Your answer should be each line of the entries that contains the word "marking", copied in full.

# # # #

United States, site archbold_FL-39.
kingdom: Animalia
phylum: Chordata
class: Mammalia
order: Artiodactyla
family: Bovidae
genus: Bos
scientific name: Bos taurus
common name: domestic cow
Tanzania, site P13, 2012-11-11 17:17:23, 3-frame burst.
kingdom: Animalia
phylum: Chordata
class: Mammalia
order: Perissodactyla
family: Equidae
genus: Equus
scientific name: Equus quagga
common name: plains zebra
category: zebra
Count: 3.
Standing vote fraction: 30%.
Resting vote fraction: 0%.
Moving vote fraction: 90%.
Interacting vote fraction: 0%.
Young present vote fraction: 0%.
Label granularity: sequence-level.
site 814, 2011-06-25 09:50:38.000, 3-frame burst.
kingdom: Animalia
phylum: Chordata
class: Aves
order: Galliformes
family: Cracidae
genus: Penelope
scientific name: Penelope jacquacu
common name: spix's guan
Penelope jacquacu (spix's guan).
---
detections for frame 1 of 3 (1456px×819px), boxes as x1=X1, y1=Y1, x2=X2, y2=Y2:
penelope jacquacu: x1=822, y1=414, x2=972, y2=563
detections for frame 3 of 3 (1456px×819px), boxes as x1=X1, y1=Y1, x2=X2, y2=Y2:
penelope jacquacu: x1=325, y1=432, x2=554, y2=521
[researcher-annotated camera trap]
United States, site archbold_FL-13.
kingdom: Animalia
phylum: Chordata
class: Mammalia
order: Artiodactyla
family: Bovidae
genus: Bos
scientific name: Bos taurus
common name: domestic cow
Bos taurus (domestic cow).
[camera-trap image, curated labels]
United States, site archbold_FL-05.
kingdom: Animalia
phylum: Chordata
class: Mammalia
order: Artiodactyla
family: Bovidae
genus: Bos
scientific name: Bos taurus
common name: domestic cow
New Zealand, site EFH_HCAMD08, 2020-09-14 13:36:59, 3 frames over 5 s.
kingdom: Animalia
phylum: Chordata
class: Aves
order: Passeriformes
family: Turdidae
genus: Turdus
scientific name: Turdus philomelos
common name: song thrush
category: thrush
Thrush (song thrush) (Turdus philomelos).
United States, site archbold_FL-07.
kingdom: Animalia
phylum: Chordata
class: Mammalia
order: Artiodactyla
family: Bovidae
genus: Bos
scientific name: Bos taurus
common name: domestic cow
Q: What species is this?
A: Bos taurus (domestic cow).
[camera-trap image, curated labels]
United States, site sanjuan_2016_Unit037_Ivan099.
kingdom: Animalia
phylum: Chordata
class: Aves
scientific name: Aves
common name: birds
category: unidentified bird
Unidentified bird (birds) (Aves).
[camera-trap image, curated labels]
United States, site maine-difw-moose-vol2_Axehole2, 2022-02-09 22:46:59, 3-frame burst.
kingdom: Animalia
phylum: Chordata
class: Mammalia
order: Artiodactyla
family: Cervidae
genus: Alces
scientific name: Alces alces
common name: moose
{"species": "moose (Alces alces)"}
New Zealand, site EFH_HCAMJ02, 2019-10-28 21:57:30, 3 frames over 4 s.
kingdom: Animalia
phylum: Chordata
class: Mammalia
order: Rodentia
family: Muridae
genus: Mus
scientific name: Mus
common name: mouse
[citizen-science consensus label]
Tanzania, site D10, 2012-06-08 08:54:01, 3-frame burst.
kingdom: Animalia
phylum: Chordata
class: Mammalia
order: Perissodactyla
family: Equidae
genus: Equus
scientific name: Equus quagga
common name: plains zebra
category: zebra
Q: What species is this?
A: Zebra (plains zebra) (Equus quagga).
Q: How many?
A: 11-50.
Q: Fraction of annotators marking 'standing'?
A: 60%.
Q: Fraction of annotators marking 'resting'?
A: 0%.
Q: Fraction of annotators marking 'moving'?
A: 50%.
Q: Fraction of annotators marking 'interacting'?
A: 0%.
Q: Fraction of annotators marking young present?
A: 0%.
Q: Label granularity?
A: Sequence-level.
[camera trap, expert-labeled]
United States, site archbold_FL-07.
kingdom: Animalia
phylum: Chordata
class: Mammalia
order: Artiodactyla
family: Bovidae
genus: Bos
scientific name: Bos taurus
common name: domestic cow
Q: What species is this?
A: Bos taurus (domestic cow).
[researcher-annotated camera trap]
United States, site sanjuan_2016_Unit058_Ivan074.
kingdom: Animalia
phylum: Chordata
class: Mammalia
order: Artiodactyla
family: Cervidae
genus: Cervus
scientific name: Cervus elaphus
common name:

# # # #

### Task answer
Q: Fraction of annotators marking 'standing'?
Q: Fraction of annotators marking 'resting'?
Q: Fraction of annotators marking 'moving'?
Q: Fraction of annotators marking 'interacting'?
Q: Fraction of annotators marking young present?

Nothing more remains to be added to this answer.